_WHAT THIS TASK INVOLVES_: Set down the entries below exactly, leaving out all images.

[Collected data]
# # # #
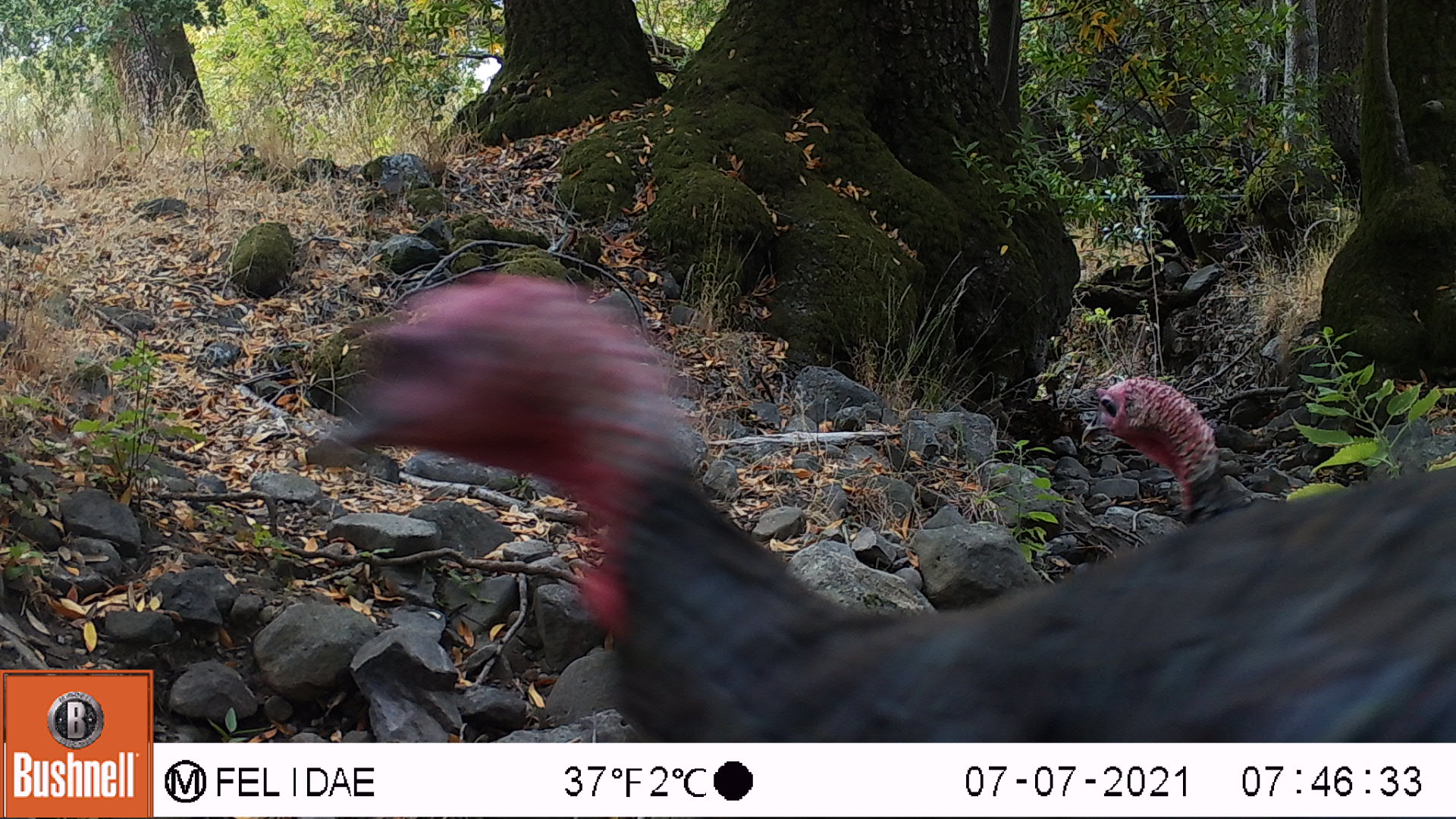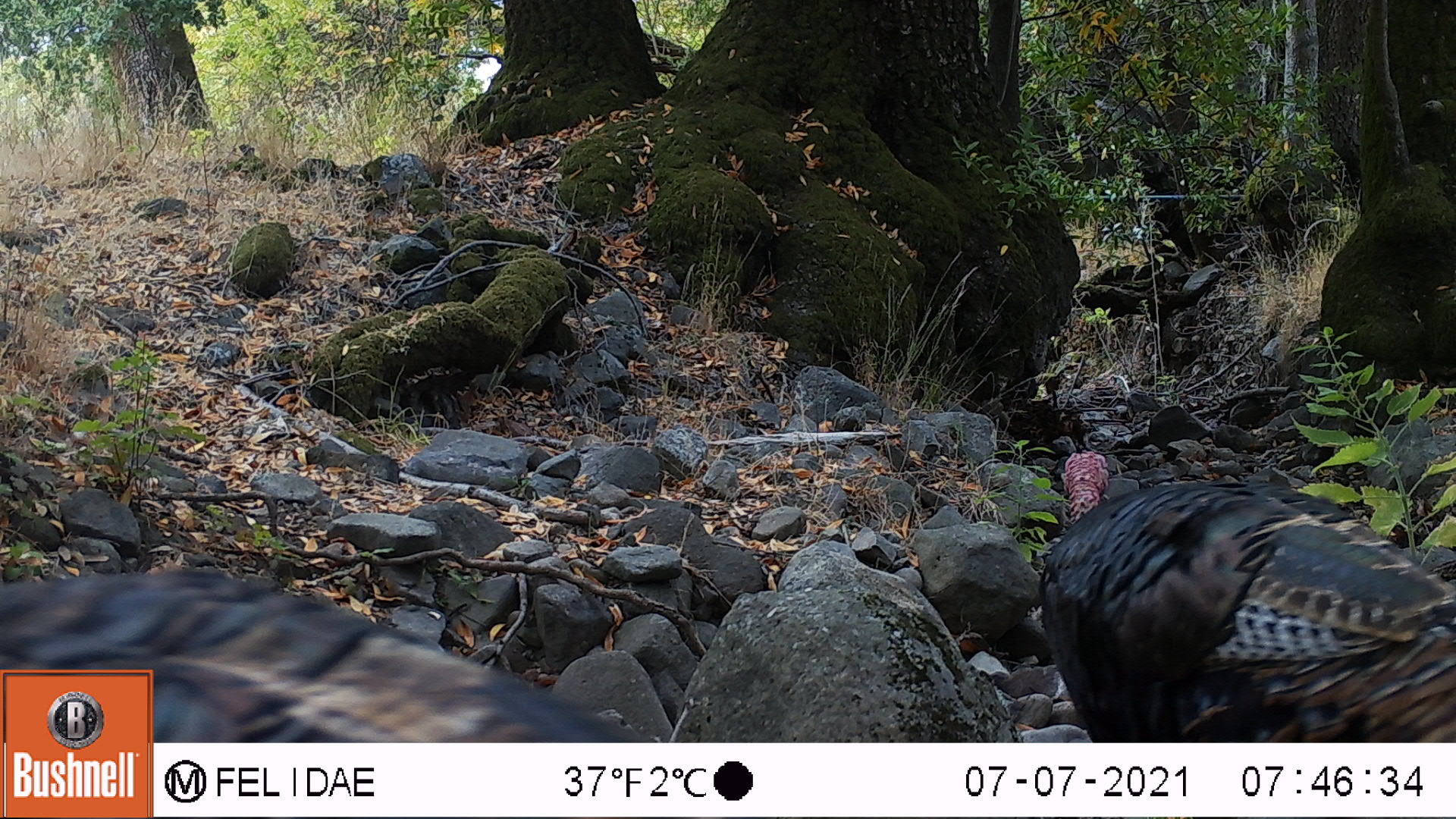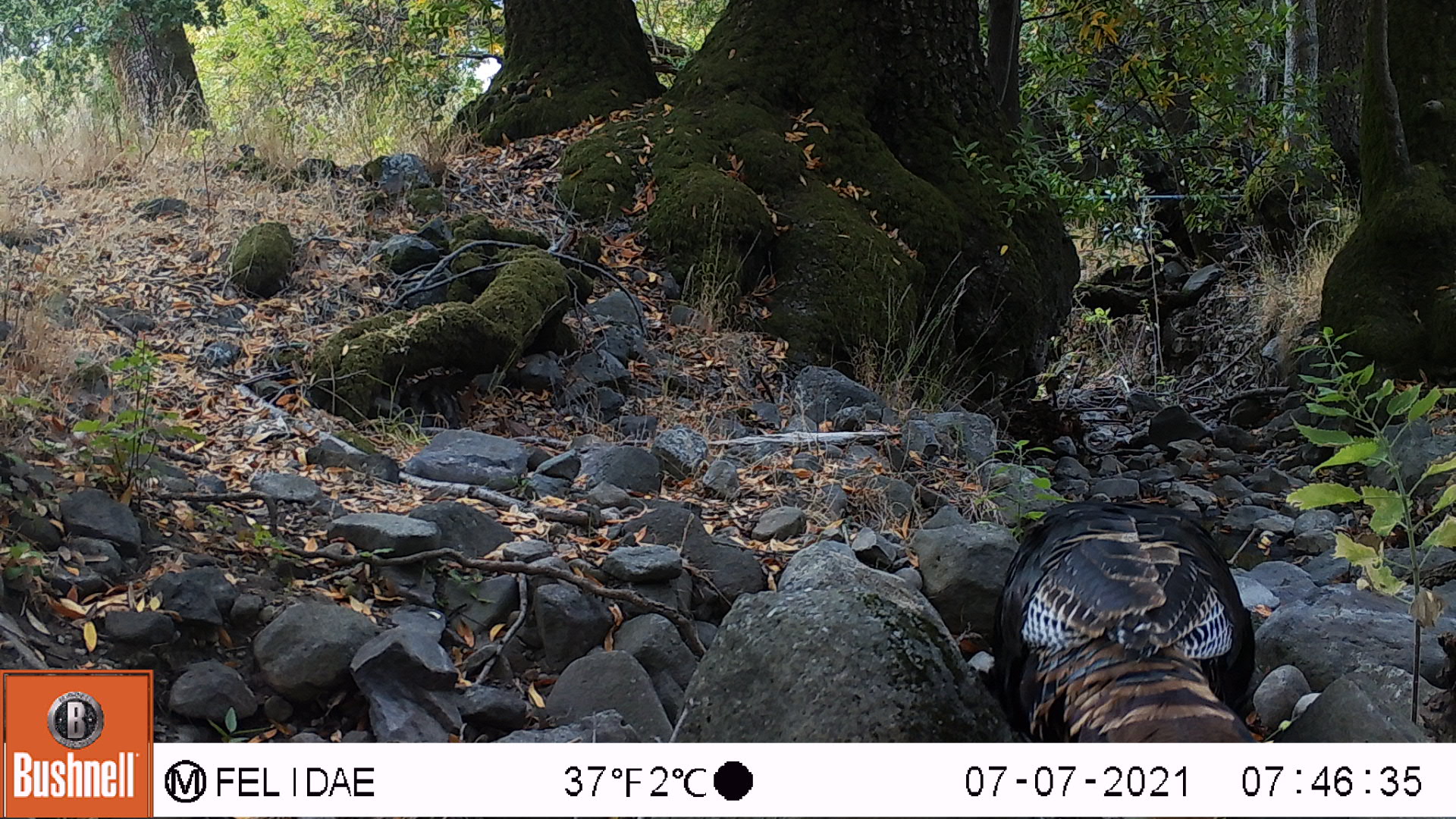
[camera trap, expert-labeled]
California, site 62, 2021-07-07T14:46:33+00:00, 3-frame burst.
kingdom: Animalia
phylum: Chordata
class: Aves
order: Galliformes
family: Phasianidae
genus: Meleagris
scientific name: Meleagris gallopavo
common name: turkey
Turkey (Meleagris gallopavo).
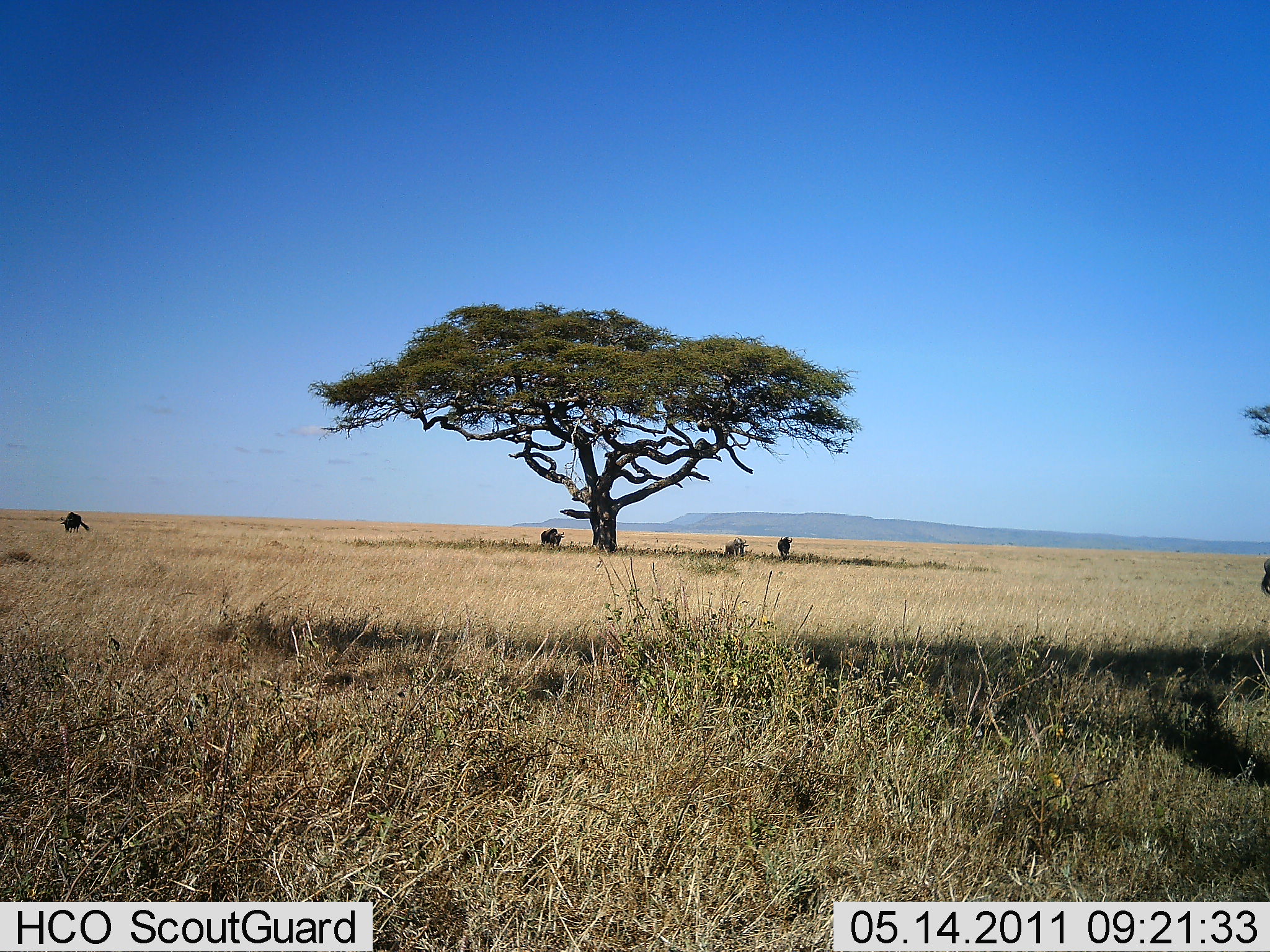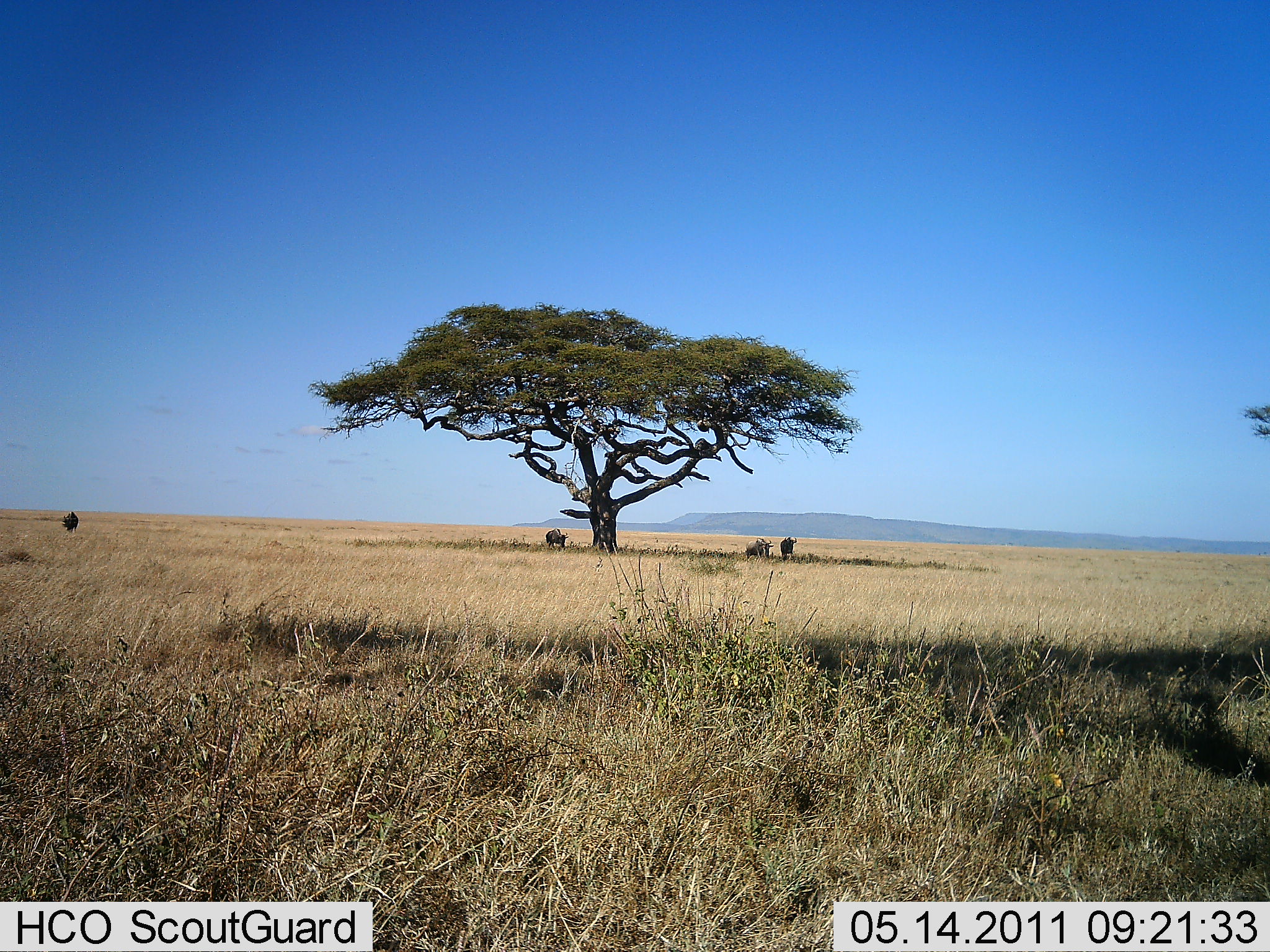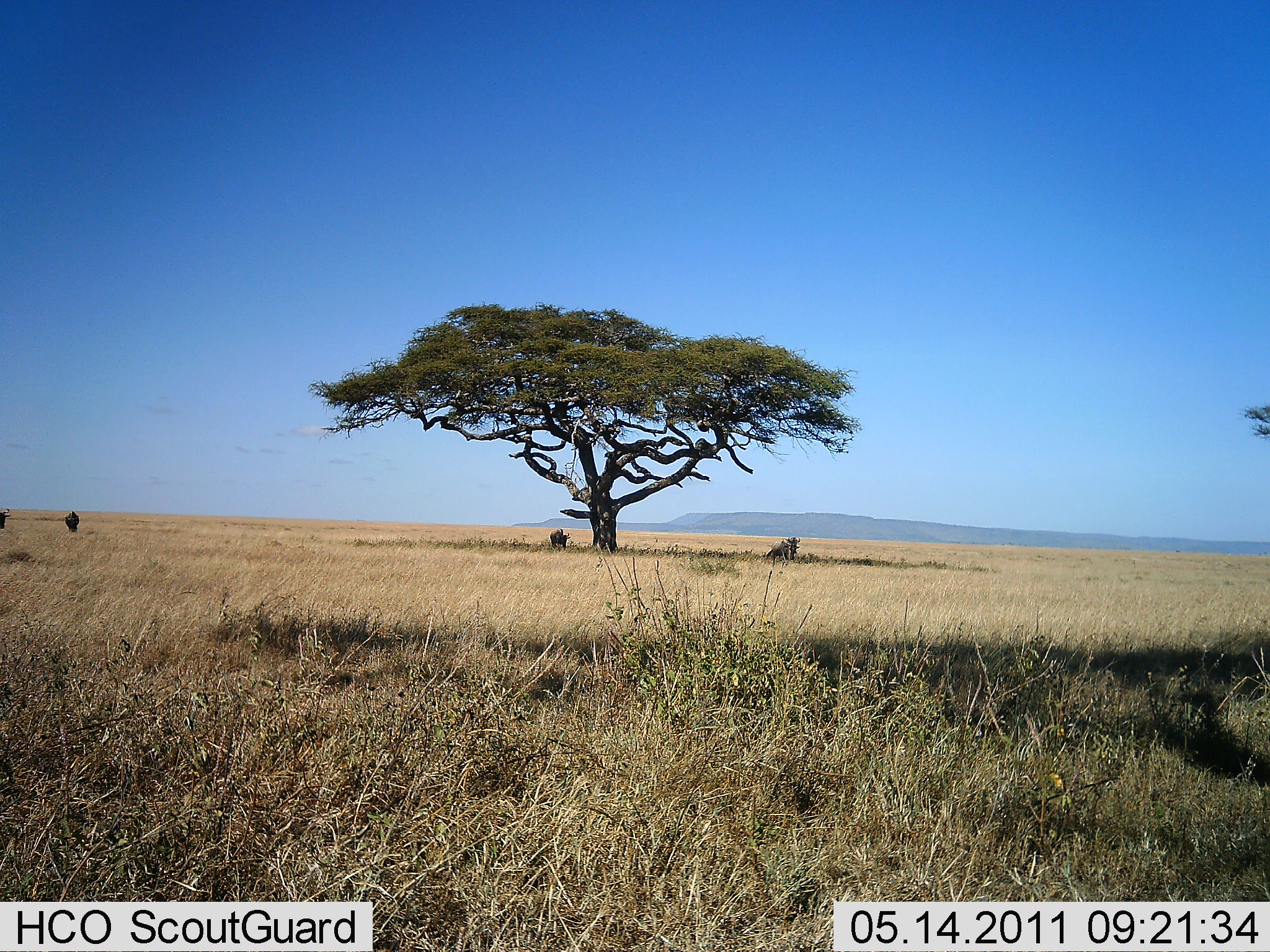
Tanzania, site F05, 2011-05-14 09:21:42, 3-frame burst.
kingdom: Animalia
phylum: Chordata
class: Mammalia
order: Artiodactyla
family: Bovidae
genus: Connochaetes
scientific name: Connochaetes taurinus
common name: blue wildebeest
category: wildebeest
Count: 5.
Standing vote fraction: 42%.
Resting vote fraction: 42%.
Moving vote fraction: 58%.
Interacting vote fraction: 0%.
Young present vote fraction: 0%.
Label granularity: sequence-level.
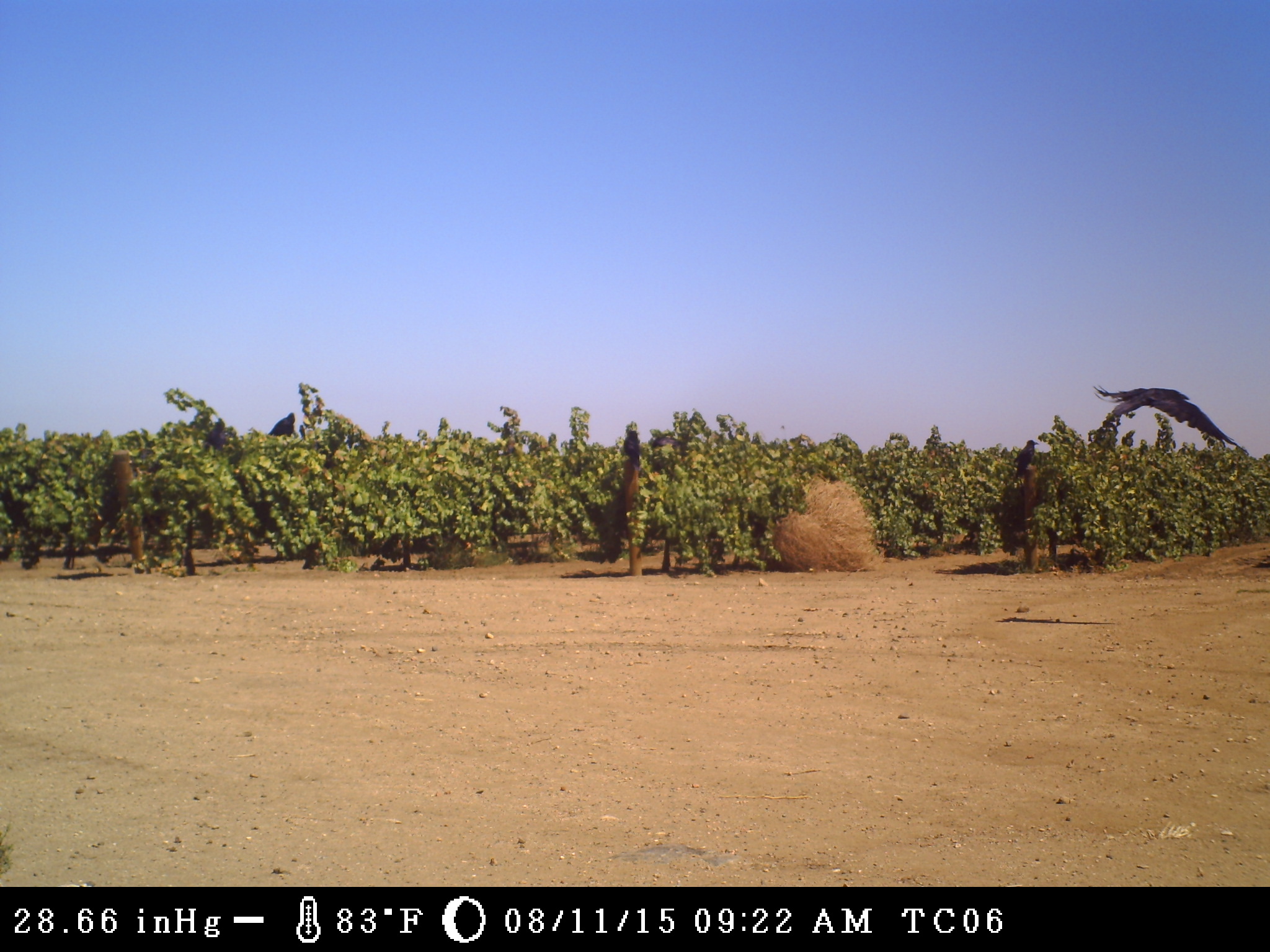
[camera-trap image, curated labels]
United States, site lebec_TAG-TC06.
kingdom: Animalia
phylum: Chordata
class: Aves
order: Passeriformes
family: Corvidae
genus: Corvus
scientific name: Corvus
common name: crows and ravens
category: unidentified corvus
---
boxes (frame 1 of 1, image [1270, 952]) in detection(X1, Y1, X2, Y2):
animal: detection(1093, 386, 1246, 452); detection(202, 419, 236, 457); detection(1015, 440, 1039, 478); detection(623, 430, 642, 471); detection(269, 412, 295, 437); detection(130, 447, 156, 465); detection(651, 436, 682, 447); detection(298, 424, 306, 440)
# # # #
_OUTPUT FOR THIS TASK_:
[camera trap, expert-labeled]
California, site 62, 2021-07-07T14:46:33+00:00, 3-frame burst.
kingdom: Animalia
phylum: Chordata
class: Aves
order: Galliformes
family: Phasianidae
genus: Meleagris
scientific name: Meleagris gallopavo
common name: turkey
Turkey (Meleagris gallopavo).
Tanzania, site F05, 2011-05-14 09:21:42, 3-frame burst.
kingdom: Animalia
phylum: Chordata
class: Mammalia
order: Artiodactyla
family: Bovidae
genus: Connochaetes
scientific name: Connochaetes taurinus
common name: blue wildebeest
category: wildebeest
Count: 5.
Standing vote fraction: 42%.
Resting vote fraction: 42%.
Moving vote fraction: 58%.
Interacting vote fraction: 0%.
Young present vote fraction: 0%.
Label granularity: sequence-level.
[camera-trap image, curated labels]
United States, site lebec_TAG-TC06.
kingdom: Animalia
phylum: Chordata
class: Aves
order: Passeriformes
family: Corvidae
genus: Corvus
scientific name: Corvus
common name: crows and ravens
category: unidentified corvus
---
boxes (frame 1 of 1, image [1270, 952]) in detection(X1, Y1, X2, Y2):
animal: detection(1093, 386, 1246, 452); detection(202, 419, 236, 457); detection(1015, 440, 1039, 478); detection(623, 430, 642, 471); detection(269, 412, 295, 437); detection(130, 447, 156, 465); detection(651, 436, 682, 447); detection(298, 424, 306, 440)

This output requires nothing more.